This week we had the pleasure of catching up with one of our original clients, Dave! Between working full-time and caring for his adorable lab Maggie, Dave has figured out how to finally make exercise fun and in the process has lost weight, gained friends and travelled the state racing and training.
Tell us a little about your day job?
I’m a patent attorney for the US office of a European biotech company, which is down in Mountain View. I’m lucky that I have flexible hours without a long commute, which allows me to work out in the mornings.
What made you decide to make fitness a priority?
I’d just accepted an in-house position after six years working for two different large law firms. At 42, I was the heaviest and most sedentary I’d ever been, and I had been watching a number of friends and colleagues around that same age start dealing with the consequences of inactivity and weight gain, mostly by taking a variety of medications or being forced by their physicians to change their diets. I really missed being active–I went to grad school in Boulder, Colorado, and used to ski, hike, mountain bike, and run all the time–plus I didn’t want to be taking several medicines every day for the rest of my life. Also, I know myself well enough to realize that a crash diet wouldn’t work for me, so I took a hard look at my diet and lifestyle and decided it was time to make a real effort to change my habits for the better.
What has been the most difficult part of getting active?

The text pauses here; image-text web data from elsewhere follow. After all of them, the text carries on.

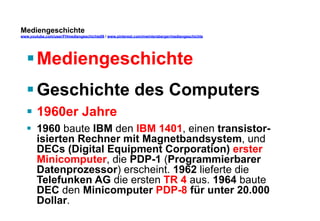 Mediengeschichte 
www.youtube.com/user/FHmediengeschichte09 / www.pinterest.com/mwintersberger/mediengeschichte 
§ Mediengeschichte 
§ Geschichte des Computers 
§ 1960er Jahre 
§ 1960 baute IBM den IBM 1401, einen transistor-isierten 
Rechner mit Magnetbandsystem, und 
DECs (Digital Equipment Corporation) erster 
Minicomputer, die PDP-1 (Programmierbarer 
Datenprozessor) erscheint. 1962 lieferte die 
Telefunken AG die ersten TR 4 aus. 1964 baute 
DEC den Minicomputer PDP-8 für unter 20.000 
Dollar.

It’s always a challenge getting out on days when the weather isn’t great or I don’t feel like it, but thankfully there aren’t too many of those. Also, I have a regular running group and a number of cycling buddies, so knowing that someone else is counting on me to go out really helps.
What has been the best part?
I’ve seen more of California over the last two years than I had over the previous five, because I’ve done events all over the place, from Mount Shasta in the north to Malibu in the south.
What are your favorite classes and why?
uCycle is great, because it has helped me figure out how to work out more efficiently. The stuff I’ve learned about working in different heart rate zones and about active recovery translates really well to road riding. I also love the TRX classes.
What physical (and mental) benefits have you noticed from exercising more?
I tend to have fewer peaks and valleys over the course of a day, which helps my focus at work. Also, my endurance has improved significantly, so I’m much more active generally — some weekend days I’ll be out of the house running around for 8-10 hours — had I done that a couple years ago, I would have needed two days to recover.
What advice do you have for someone who is looking to get more physically active?
Listen to your body! I don’t always take enough rest days, but whenever I do take some time off, I always come back stronger and faster. Also, figure out what works for you in terms of finding motivation to keep going. I’m pretty goal-oriented, so I try to sign up for an event every month (sometimes I forget to check my calendar and wind up with two or three, but whatever works); I find having a race on the calendar helps me keep working hard. If that doesn’t work, try something else, like going shopping for some new clothes in a smaller size, whatever works. Though I have to say, I tend to get fidgety now if I don’t get out for a couple of days, so motivation is less of an issue now than it used to be.
When did you notice you were getting fitter and stronger?
I started to feel a bit better pretty quickly, but it wasn’t until I’d been active for 9 months or so that I really started to see the benefits. Then last fall I started going back and looking at the improvements in my times over routes I run or ride regularly and was amazed — in a year, I took 3.5 minutes *per mile* off my 10K time, and went from averaging around 10 mph on my first century ride in June last year to averaging about 15 mph on another in October. So the improved fitness kind of snuck up on me a little bit.
You’ve now been racing for a couple years, what’s next?
Well, I’ve got a bunch of things on the calendar the rest of this year, including the Death Ride (I’m going to finish all five passes this year!), a sprint triathlon, two half-marathons, a Tough Mudder at Lake Tahoe, the 200K route at the Sequoia Century, and Levi Leipheimer’s Gran Fondo in Santa Rosa. But I’m seriously thinking about trying to do a half-Ironman next year, and possibly a marathon late in the year. I don’t know if I can handle something that long, but we’ll see how I feel at the end of the year.